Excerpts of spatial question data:
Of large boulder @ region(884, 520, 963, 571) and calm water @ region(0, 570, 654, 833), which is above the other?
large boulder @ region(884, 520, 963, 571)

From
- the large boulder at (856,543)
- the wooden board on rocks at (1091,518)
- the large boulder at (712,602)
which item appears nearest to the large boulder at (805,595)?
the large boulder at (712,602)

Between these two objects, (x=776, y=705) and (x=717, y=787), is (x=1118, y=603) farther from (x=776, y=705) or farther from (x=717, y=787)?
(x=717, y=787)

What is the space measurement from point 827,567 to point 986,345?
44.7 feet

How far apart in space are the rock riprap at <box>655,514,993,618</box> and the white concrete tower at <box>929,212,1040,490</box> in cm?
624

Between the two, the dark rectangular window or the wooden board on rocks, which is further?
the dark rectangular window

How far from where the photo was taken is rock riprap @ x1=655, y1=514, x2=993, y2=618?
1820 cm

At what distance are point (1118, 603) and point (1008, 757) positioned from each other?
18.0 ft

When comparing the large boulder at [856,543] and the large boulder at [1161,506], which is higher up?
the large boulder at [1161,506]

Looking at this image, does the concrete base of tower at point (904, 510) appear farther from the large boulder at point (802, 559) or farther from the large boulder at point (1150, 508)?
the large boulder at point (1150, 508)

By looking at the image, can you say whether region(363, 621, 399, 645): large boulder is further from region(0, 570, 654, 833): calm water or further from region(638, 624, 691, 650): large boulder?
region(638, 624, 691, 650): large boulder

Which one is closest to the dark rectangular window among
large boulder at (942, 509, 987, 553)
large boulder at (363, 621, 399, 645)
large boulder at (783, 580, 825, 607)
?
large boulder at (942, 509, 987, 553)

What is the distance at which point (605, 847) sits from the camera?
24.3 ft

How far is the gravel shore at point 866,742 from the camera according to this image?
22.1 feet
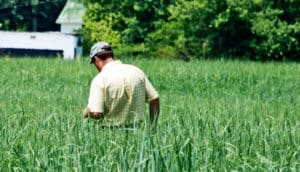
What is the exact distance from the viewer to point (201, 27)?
35562 mm

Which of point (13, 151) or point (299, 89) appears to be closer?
point (13, 151)

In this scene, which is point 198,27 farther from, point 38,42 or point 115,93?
point 115,93

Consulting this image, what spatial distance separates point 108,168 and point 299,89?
12952mm

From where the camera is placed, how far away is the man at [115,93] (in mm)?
6660

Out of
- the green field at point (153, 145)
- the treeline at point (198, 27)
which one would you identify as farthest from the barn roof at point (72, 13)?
the green field at point (153, 145)

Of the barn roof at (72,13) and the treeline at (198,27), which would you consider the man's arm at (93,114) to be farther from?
the barn roof at (72,13)

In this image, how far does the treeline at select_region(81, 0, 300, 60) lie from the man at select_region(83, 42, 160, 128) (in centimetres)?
2732

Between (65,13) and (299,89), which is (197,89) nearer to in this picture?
(299,89)

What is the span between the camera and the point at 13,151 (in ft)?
17.6

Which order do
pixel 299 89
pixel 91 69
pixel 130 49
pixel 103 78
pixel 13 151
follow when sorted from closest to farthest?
pixel 13 151, pixel 103 78, pixel 299 89, pixel 91 69, pixel 130 49

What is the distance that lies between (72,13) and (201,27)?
2023cm

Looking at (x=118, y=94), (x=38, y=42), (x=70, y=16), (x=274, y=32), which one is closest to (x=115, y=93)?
Result: (x=118, y=94)

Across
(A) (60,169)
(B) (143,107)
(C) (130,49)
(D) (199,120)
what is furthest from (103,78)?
(C) (130,49)

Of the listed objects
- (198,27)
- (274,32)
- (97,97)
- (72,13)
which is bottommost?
(97,97)
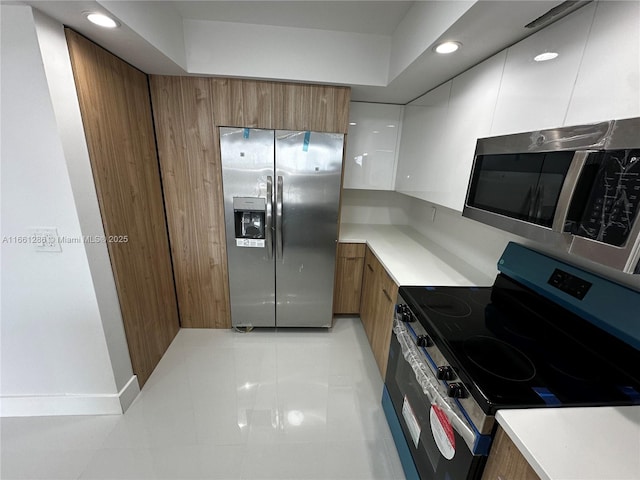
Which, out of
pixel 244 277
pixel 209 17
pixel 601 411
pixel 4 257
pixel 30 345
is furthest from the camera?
pixel 244 277

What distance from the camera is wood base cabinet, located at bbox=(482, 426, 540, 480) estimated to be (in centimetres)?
68

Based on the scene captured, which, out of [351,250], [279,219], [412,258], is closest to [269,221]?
[279,219]

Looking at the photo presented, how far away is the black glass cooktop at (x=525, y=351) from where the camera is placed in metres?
0.81

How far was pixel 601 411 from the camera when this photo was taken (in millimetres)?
773

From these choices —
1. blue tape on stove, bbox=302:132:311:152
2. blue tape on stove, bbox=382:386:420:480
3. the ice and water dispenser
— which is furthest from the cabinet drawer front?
blue tape on stove, bbox=382:386:420:480

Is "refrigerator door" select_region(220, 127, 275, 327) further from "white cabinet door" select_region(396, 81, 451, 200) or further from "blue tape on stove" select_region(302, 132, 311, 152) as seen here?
"white cabinet door" select_region(396, 81, 451, 200)

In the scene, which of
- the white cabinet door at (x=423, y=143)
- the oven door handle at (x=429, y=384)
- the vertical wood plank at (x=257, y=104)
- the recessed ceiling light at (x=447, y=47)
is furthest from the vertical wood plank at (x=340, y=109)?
the oven door handle at (x=429, y=384)

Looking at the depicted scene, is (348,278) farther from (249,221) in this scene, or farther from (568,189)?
(568,189)

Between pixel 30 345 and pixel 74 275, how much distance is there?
21.7 inches

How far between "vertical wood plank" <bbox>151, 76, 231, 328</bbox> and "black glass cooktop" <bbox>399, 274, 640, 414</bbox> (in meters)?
1.71

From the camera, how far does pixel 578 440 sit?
2.23 feet

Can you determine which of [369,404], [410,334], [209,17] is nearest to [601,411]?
[410,334]

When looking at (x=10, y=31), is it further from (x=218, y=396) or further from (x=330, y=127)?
(x=218, y=396)

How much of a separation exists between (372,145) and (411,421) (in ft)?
7.13
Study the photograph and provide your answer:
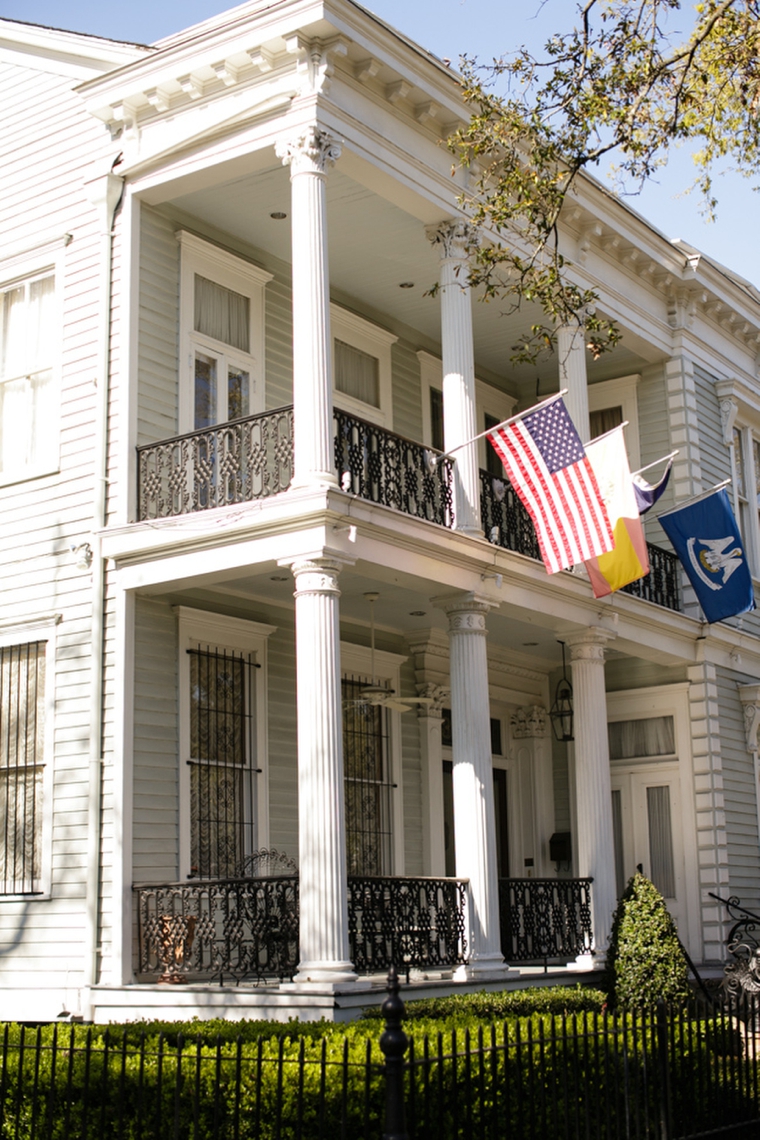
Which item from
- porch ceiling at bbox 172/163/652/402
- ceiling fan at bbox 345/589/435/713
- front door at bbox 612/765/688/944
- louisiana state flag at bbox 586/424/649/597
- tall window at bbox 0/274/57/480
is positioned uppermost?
porch ceiling at bbox 172/163/652/402

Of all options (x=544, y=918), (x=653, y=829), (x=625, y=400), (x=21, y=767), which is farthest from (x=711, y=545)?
(x=21, y=767)

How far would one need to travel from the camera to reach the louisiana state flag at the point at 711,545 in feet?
60.2

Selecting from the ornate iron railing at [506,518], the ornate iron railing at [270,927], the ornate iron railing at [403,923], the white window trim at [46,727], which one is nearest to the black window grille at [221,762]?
the ornate iron railing at [270,927]

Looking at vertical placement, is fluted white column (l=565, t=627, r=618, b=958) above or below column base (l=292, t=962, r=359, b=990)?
above

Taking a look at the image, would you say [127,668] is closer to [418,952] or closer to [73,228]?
[418,952]

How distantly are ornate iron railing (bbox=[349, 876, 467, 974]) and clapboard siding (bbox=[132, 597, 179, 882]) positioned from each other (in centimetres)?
221

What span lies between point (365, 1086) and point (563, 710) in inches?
530

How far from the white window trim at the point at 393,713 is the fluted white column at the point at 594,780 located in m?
2.25

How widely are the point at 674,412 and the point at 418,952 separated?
34.5 ft

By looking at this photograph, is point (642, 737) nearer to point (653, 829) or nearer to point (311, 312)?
point (653, 829)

> [WHAT THE TASK ASKS]
Transcribe every line of the records above, leaving the pictures out of your answer.

> [TASK SOLUTION]
Of large boulder @ region(884, 520, 963, 571) and calm water @ region(0, 570, 654, 833), which is above the other?
large boulder @ region(884, 520, 963, 571)

From
- the large boulder at (856,543)
- the wooden board on rocks at (1091,518)
- the large boulder at (712,602)
which item appears nearest to the large boulder at (805,595)?
the large boulder at (712,602)

Between these two objects, (x=776, y=705) and (x=717, y=787), is (x=1118, y=603) farther from (x=776, y=705) or farther from (x=717, y=787)?
(x=717, y=787)

What is the space measurement from point 827,567 to point 986,345?
44.7 feet

How far apart in space are the rock riprap at <box>655,514,993,618</box> and the white concrete tower at <box>929,212,1040,490</box> in cm?
624

Between the two, the dark rectangular window or the wooden board on rocks, which is further?
the dark rectangular window

How far from where the photo was taken is rock riprap @ x1=655, y1=514, x2=993, y2=618?
1820 cm

At what distance are point (1118, 603) and point (1008, 757) positioned from each other?
18.0 ft

When comparing the large boulder at [856,543] and the large boulder at [1161,506], which is higher up?
the large boulder at [1161,506]

Looking at this image, does the concrete base of tower at point (904, 510) appear farther from the large boulder at point (802, 559) or farther from the large boulder at point (1150, 508)?
the large boulder at point (1150, 508)

By looking at the image, can you say whether region(363, 621, 399, 645): large boulder is further from region(0, 570, 654, 833): calm water or further from region(638, 624, 691, 650): large boulder?
region(638, 624, 691, 650): large boulder

Which one is closest to the dark rectangular window among
large boulder at (942, 509, 987, 553)
large boulder at (363, 621, 399, 645)
large boulder at (783, 580, 825, 607)
?
large boulder at (942, 509, 987, 553)

What is the distance at which point (605, 847) sits from the camera?
24.3 ft

How far is the gravel shore at point 866,742 from the camera according to this image?
22.1 feet
What is the exact distance from the viewer to point (201, 27)?
35562 mm

Which of point (13, 151) or point (299, 89) appears to be closer?
point (13, 151)

In this scene, which is point 198,27 farther from, point 38,42 or point 115,93?
point 115,93

Consulting this image, what spatial distance separates point 108,168 and point 299,89?
12952mm

From where the camera is placed, how far away is the man at [115,93] (in mm)?
6660

Out of
- the green field at point (153, 145)
- the treeline at point (198, 27)
which one would you identify as farthest from the barn roof at point (72, 13)?
the green field at point (153, 145)

Of the barn roof at (72,13) and the treeline at (198,27), which would you consider the man's arm at (93,114) to be farther from?
the barn roof at (72,13)

In this image, how far does the treeline at select_region(81, 0, 300, 60) lie from the man at select_region(83, 42, 160, 128) (in centimetres)?
2732

Between (65,13) and (299,89), which is (197,89) nearer to in this picture?
(299,89)

What is the span between the camera and the point at 13,151 (in ft)?
17.6

Which order do
pixel 299 89
pixel 91 69
pixel 130 49
pixel 103 78
pixel 13 151
follow when sorted from closest to farthest?
pixel 13 151, pixel 103 78, pixel 299 89, pixel 91 69, pixel 130 49

What is the distance that lies between (72,13) and (201,27)?
2023cm

Looking at (x=118, y=94), (x=38, y=42), (x=70, y=16), (x=274, y=32), which one is closest to (x=115, y=93)?
Result: (x=118, y=94)

Across
(A) (60,169)
(B) (143,107)
(C) (130,49)
(D) (199,120)
what is furthest from (103,78)?
(C) (130,49)

Of the listed objects
- (198,27)
- (274,32)
- (97,97)
- (72,13)
which is bottommost?
(97,97)
Which, out of
pixel 244 277
pixel 209 17
pixel 601 411
pixel 4 257
pixel 30 345
is furthest from the camera?
pixel 244 277

What distance from the camera is wood base cabinet, located at bbox=(482, 426, 540, 480) estimated to be (in centimetres)?
68

Based on the scene captured, which, out of [351,250], [279,219], [412,258], is closest to [269,221]?
[279,219]

Looking at the photo presented, how far away is the black glass cooktop at (x=525, y=351) from where the camera is placed in metres?
0.81

How far was pixel 601 411 from the camera when this photo was taken (in millimetres)?
773

From these choices —
1. blue tape on stove, bbox=302:132:311:152
2. blue tape on stove, bbox=382:386:420:480
3. the ice and water dispenser
— which is furthest from the cabinet drawer front?
blue tape on stove, bbox=382:386:420:480

Is "refrigerator door" select_region(220, 127, 275, 327) further from "white cabinet door" select_region(396, 81, 451, 200) or further from "blue tape on stove" select_region(302, 132, 311, 152) as seen here?
"white cabinet door" select_region(396, 81, 451, 200)

In the scene, which of
- the white cabinet door at (x=423, y=143)
- the oven door handle at (x=429, y=384)
- the vertical wood plank at (x=257, y=104)
- the recessed ceiling light at (x=447, y=47)
is furthest from the vertical wood plank at (x=340, y=109)?
the oven door handle at (x=429, y=384)

Looking at the depicted scene, is (348,278) farther from (249,221) in this scene, or farther from (568,189)?
(568,189)

Between pixel 30 345 and pixel 74 275, how much distance is there?
21.7 inches

How far between "vertical wood plank" <bbox>151, 76, 231, 328</bbox> and "black glass cooktop" <bbox>399, 274, 640, 414</bbox> (in meters)?
1.71

From the camera, how far does pixel 578 440 sit?
2.23 feet

Can you determine which of [369,404], [410,334], [209,17] is nearest to [601,411]?
[410,334]

When looking at (x=10, y=31), is it further from (x=218, y=396) or further from (x=330, y=127)?
(x=218, y=396)

How much of a separation exists between (372,145) and (411,421) (in ft)?
7.13
Study the photograph and provide your answer:
Which item from
- porch ceiling at bbox 172/163/652/402
- ceiling fan at bbox 345/589/435/713
- front door at bbox 612/765/688/944
- louisiana state flag at bbox 586/424/649/597
- tall window at bbox 0/274/57/480
is positioned uppermost?
porch ceiling at bbox 172/163/652/402

Of all options (x=544, y=918), (x=653, y=829), (x=625, y=400), (x=21, y=767), which is farthest from (x=711, y=545)?
(x=21, y=767)

How far would one need to travel from the camera to reach the louisiana state flag at the point at 711,545 in feet?
60.2

Selecting from the ornate iron railing at [506,518], the ornate iron railing at [270,927], the ornate iron railing at [403,923], the white window trim at [46,727], which one is nearest to the black window grille at [221,762]?
the ornate iron railing at [270,927]

Looking at vertical placement, is fluted white column (l=565, t=627, r=618, b=958) above or below column base (l=292, t=962, r=359, b=990)?
above

Taking a look at the image, would you say [127,668] is closer to [418,952] or closer to [73,228]?
[418,952]

How distantly are ornate iron railing (bbox=[349, 876, 467, 974]) and clapboard siding (bbox=[132, 597, 179, 882]) positioned from each other (in centimetres)?
221

What span lies between point (365, 1086) and point (563, 710) in inches?
530

How far from the white window trim at the point at 393,713 is the fluted white column at the point at 594,780 located in m?
2.25

How widely are the point at 674,412 and the point at 418,952 separated?
34.5 ft

By looking at this photograph, is point (642, 737) nearer to point (653, 829) or nearer to point (311, 312)?
point (653, 829)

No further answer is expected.